====== Source extract

# Possibly moving to Canada - please help!!



## Jo P (Dec 11, 2008)

Hi,

My husband has been approached to work for a company in Toronto. He is fed up with working in the rat race that is London, working long hours and commuting 3 hours a day.

We have 2 sons, 5 months and 3 years. 

My husband is very keen on the move but ultimately the decision will be down to me as whilst he will make new associates through work I will be left to get out and about to make a life for myself and the boys.

I am hoping that people on this forum can give me advice about the education system and what it is like for stay-at-home Mums. How would I get to meet other Mums in my situation?

Also, what is the working culture like in Canada? I know in the UK we are supposed to work the longest hours in Europe, but does anyone know how it compares to Canada?

I look forward to any information that anyone can give me!

Thanks in advance


----------



## louiseg (Nov 17, 2007)

Jo P said:


> Hi,
> 
> My husband has been approached to work for a company in Toronto. He is fed up with working in the rat race that is London, working long hours and commuting 3 hours a day.
> 
> ...

============
====== Source data

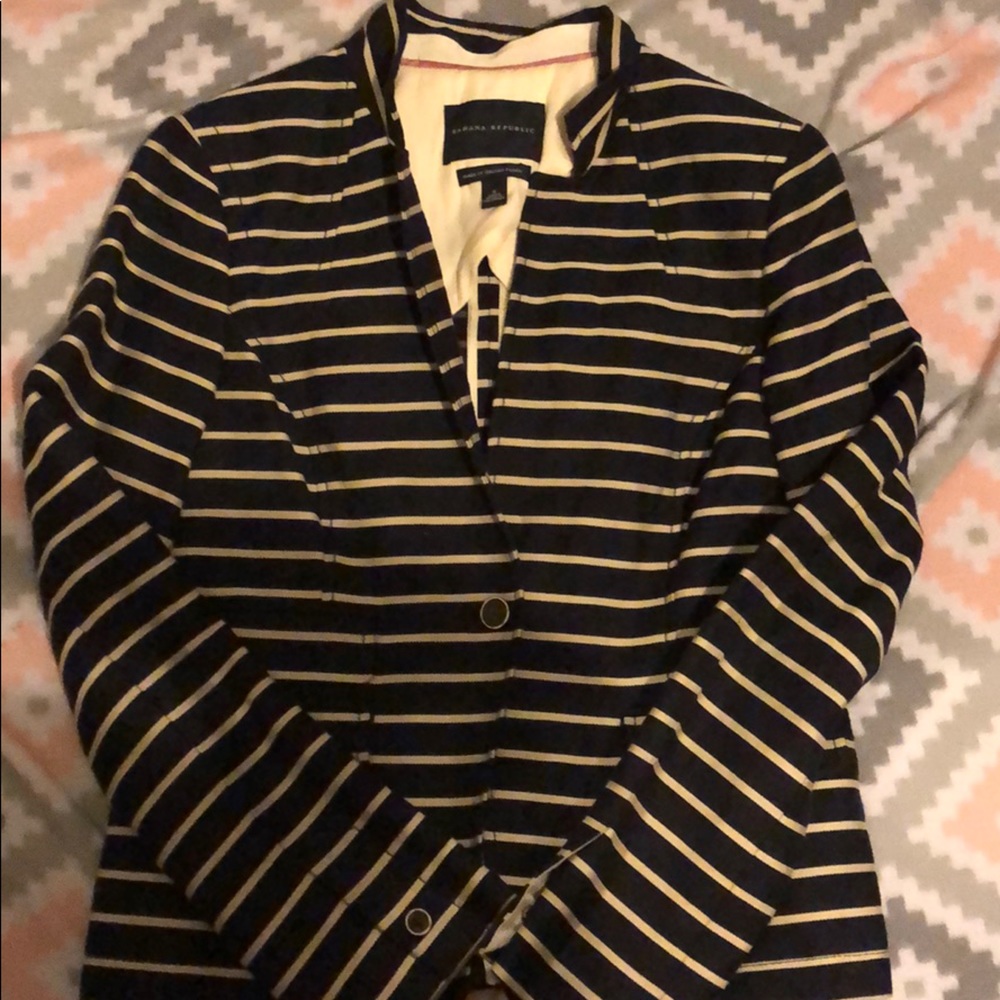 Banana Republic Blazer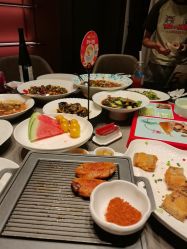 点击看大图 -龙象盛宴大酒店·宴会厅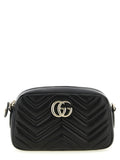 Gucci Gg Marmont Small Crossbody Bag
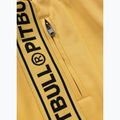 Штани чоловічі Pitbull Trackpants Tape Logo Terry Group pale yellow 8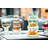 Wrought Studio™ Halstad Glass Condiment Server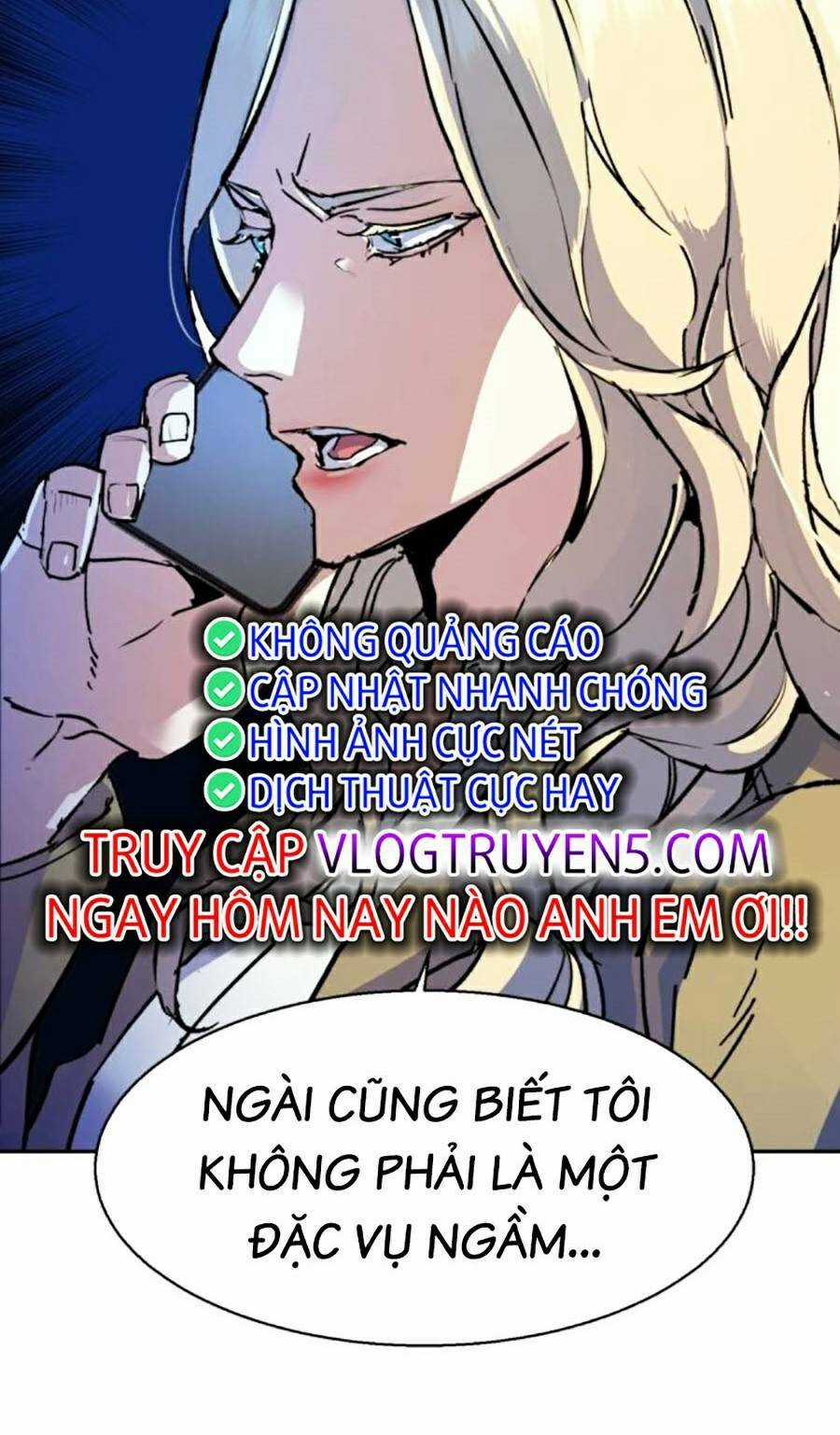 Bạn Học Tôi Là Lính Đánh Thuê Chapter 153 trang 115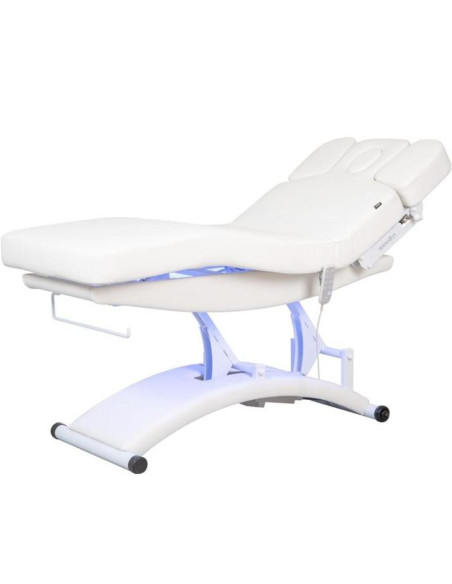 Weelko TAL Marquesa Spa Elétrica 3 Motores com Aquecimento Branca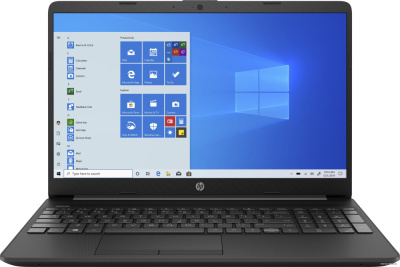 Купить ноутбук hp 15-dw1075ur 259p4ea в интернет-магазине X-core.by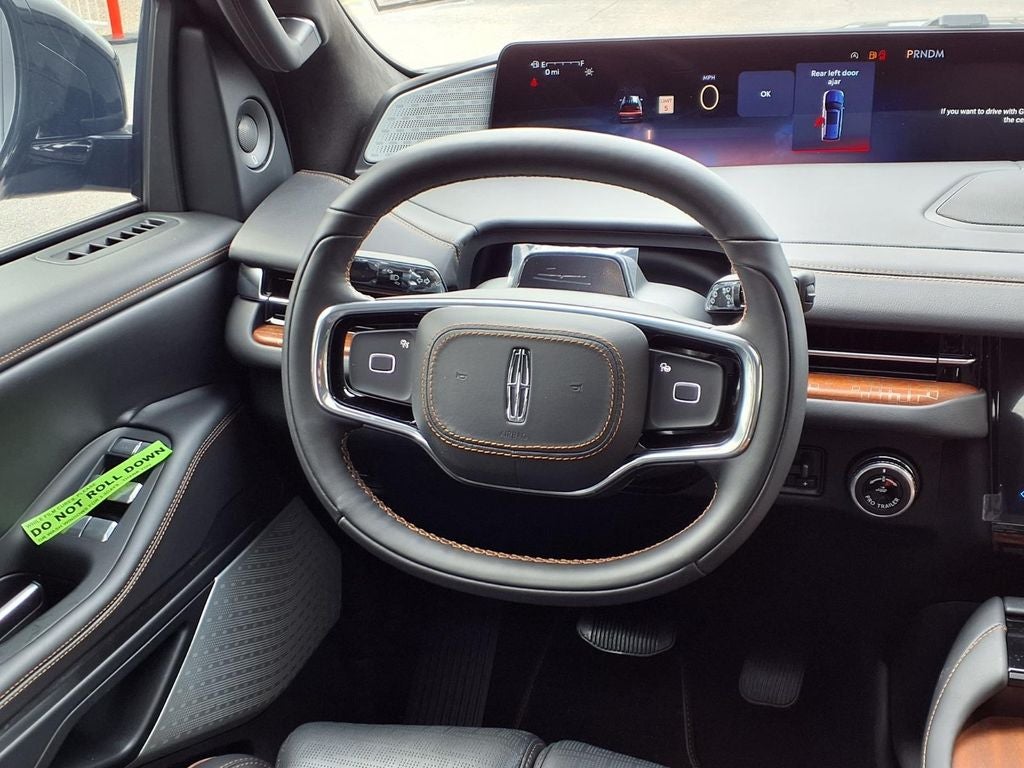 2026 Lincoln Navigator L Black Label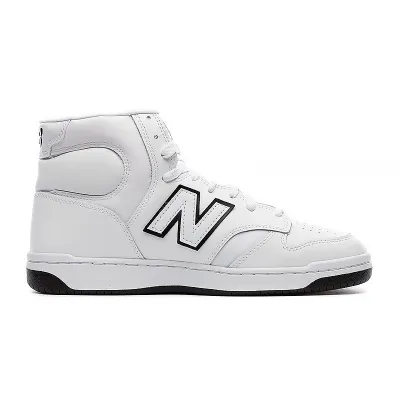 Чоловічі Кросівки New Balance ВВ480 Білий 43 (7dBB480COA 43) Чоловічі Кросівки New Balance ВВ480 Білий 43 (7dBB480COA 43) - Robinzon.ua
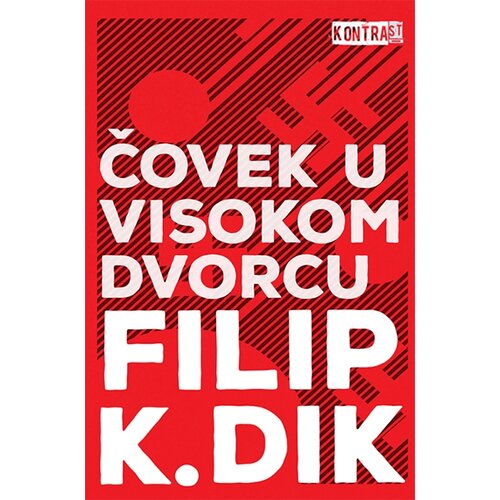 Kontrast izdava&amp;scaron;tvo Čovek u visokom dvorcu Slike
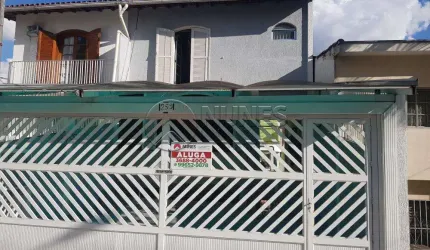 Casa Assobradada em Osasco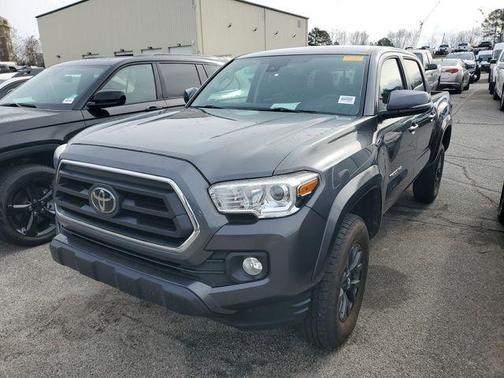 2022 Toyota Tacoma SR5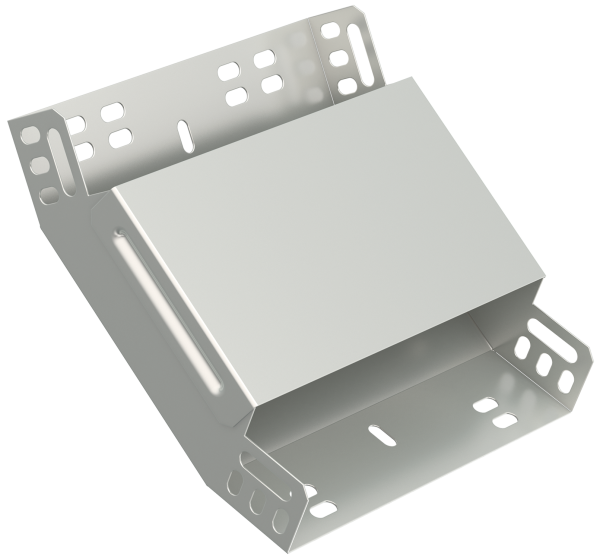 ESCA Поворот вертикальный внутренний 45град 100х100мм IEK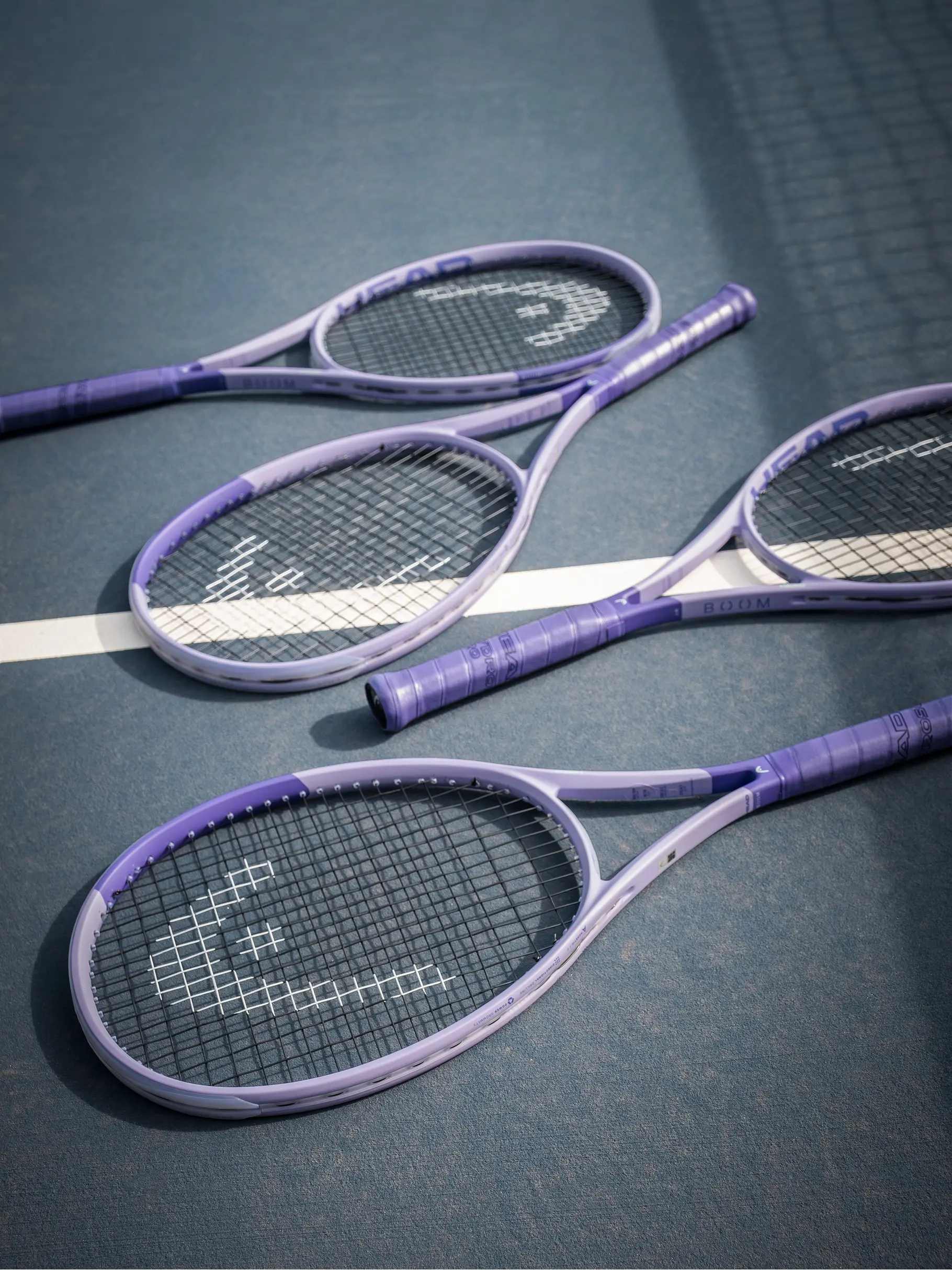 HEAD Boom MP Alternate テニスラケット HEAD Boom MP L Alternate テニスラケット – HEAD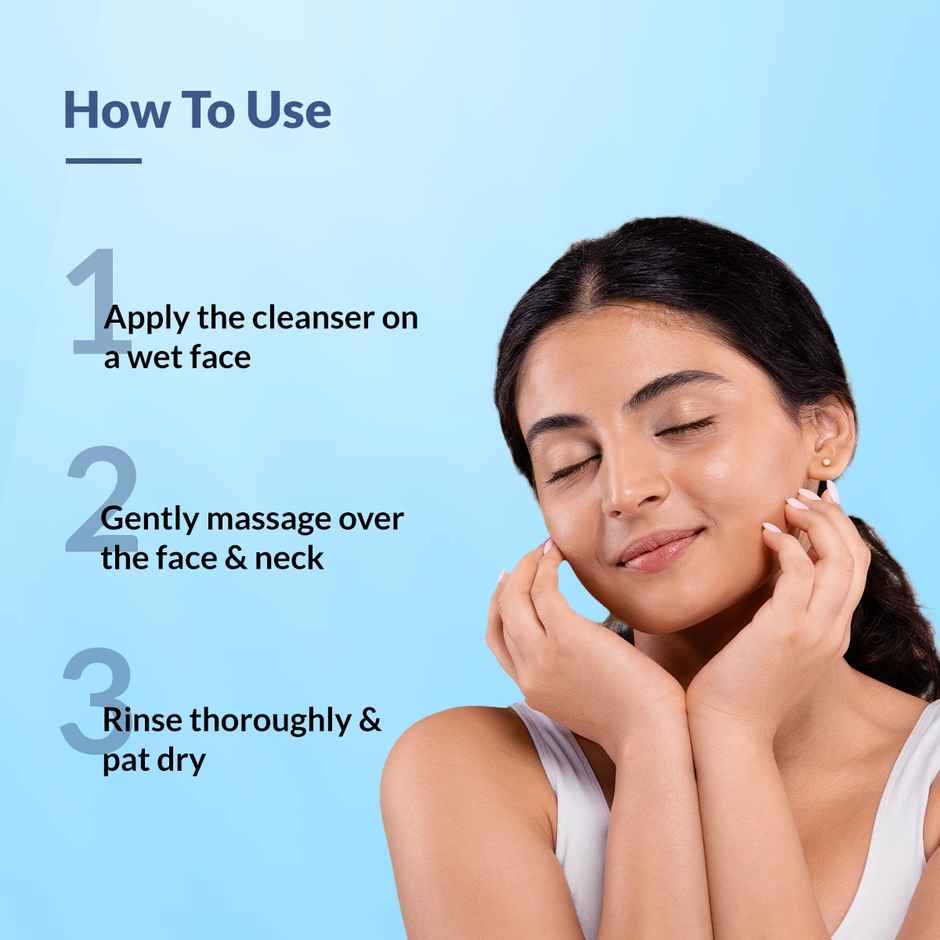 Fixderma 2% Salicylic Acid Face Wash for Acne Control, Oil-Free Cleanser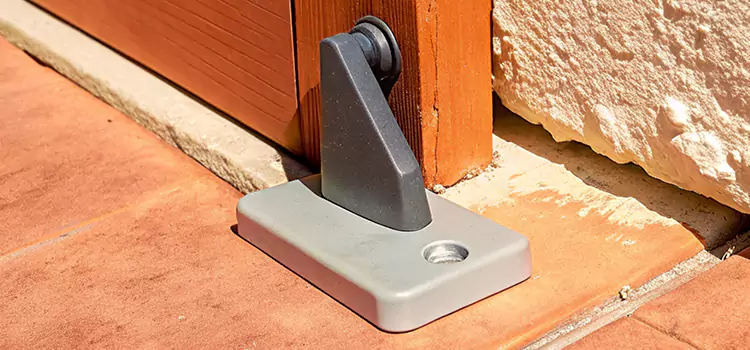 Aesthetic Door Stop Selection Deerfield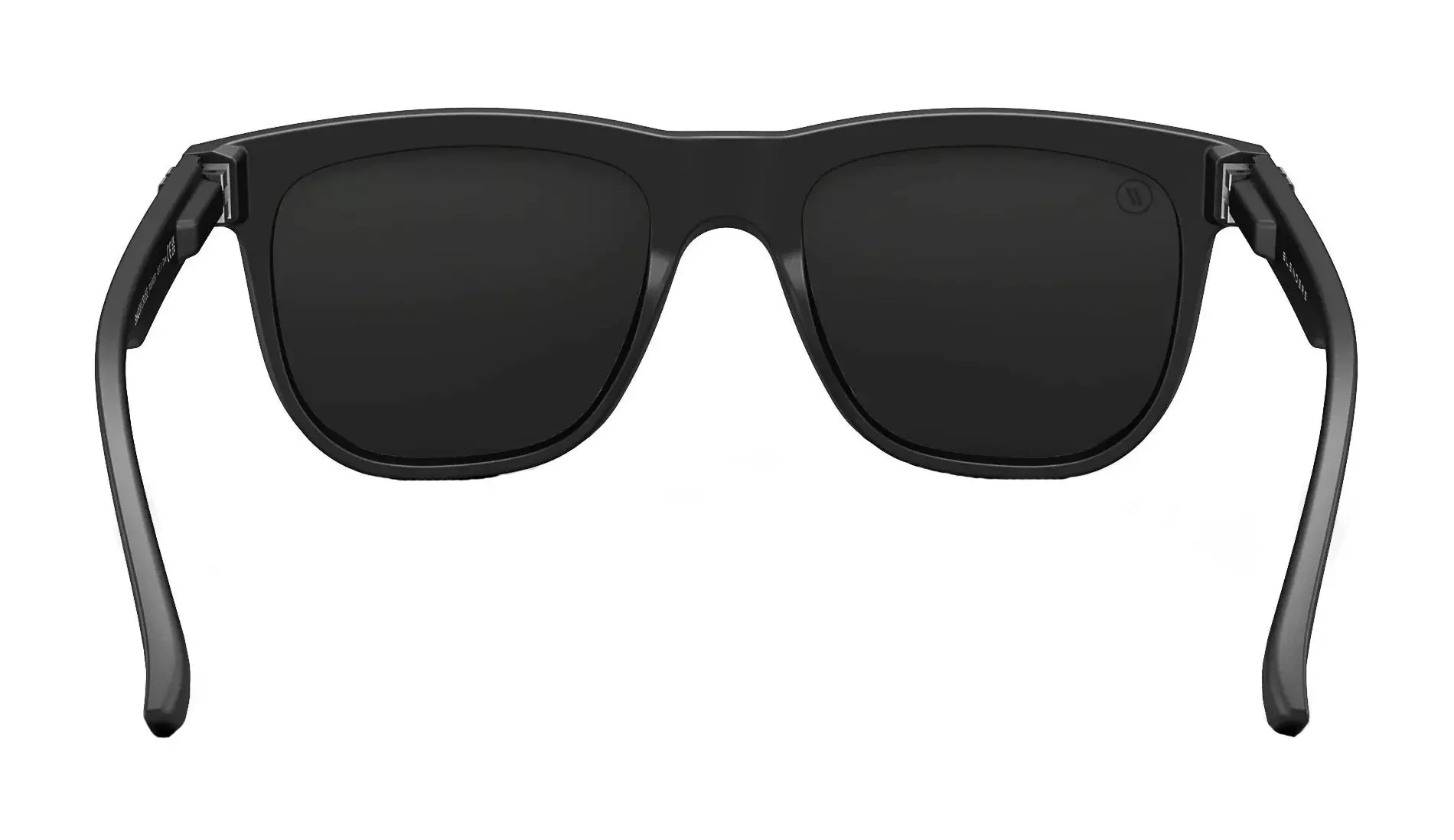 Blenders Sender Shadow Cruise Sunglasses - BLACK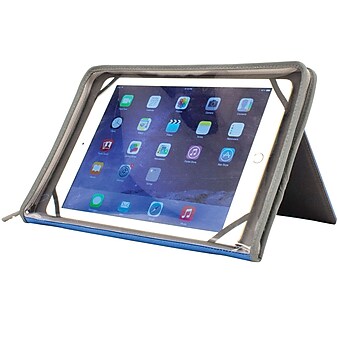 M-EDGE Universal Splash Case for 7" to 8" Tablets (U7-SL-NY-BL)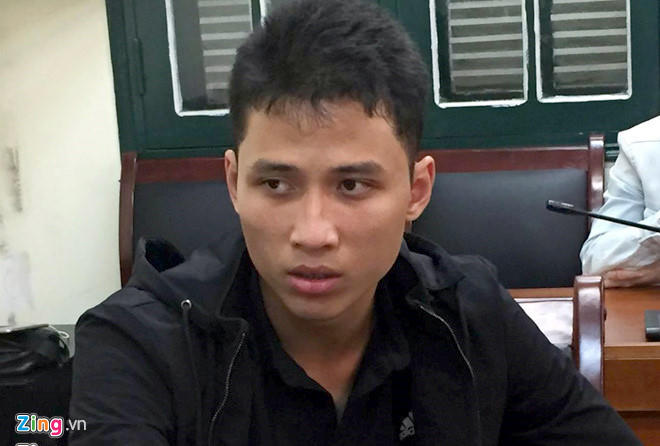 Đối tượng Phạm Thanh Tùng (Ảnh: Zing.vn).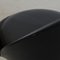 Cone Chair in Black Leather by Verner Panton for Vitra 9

============

> **Work instruction 1**:
Set down, word for word, the part of the forum thread about moving to Canada starting at "Also, what is" and ending at "(Nov 17, 2007)".
> **Work instruction 2**:
Carry the forum thread about moving to Canada forward from the point where it stops.

> **Task response 1**:
Also, what is the working culture like in Canada? I know in the UK we are supposed to work the longest hours in Europe, but does anyone know how it compares to Canada?

I look forward to any information that anyone can give me!

Thanks in advance


----------



## louiseg (Nov 17, 2007)

> **Task response 2**:
Welcome to the forum Jo P,
I think you are very sensible to be considering those issues. Firstly though I would suggest you both sit down and work out what you would like from living in Canada. Rather what you are looking to get away from, list what you really want to have, to be sure you will get the lifestyle you want by moving. 

Ok the reason you have so far are valid, but is it just because of the job offer you are considering Canada or were you looking at it before? because you could have options to resolve those issues by moving within the UK rather than going all the way to Canada.

I hope I am not sounding too grim,  because its not to put you off at all. It is a wonderful country, and I want you to be fully prepared and to make the right decisions about what is right for you and your family long term.

It is the positives you gain by being here that are going to carry you through the hard times. Make sure you are preapared for having no family support, reduced social support network (to begin with), having to make all the effort to get out, meeting lots of new people, making the first move to build friendships, learning how Canadian system work etc. Always needing to ask questions until you learn your way around.

REsearch, research and more research is vital. A trip over before you commit would be well worth it too.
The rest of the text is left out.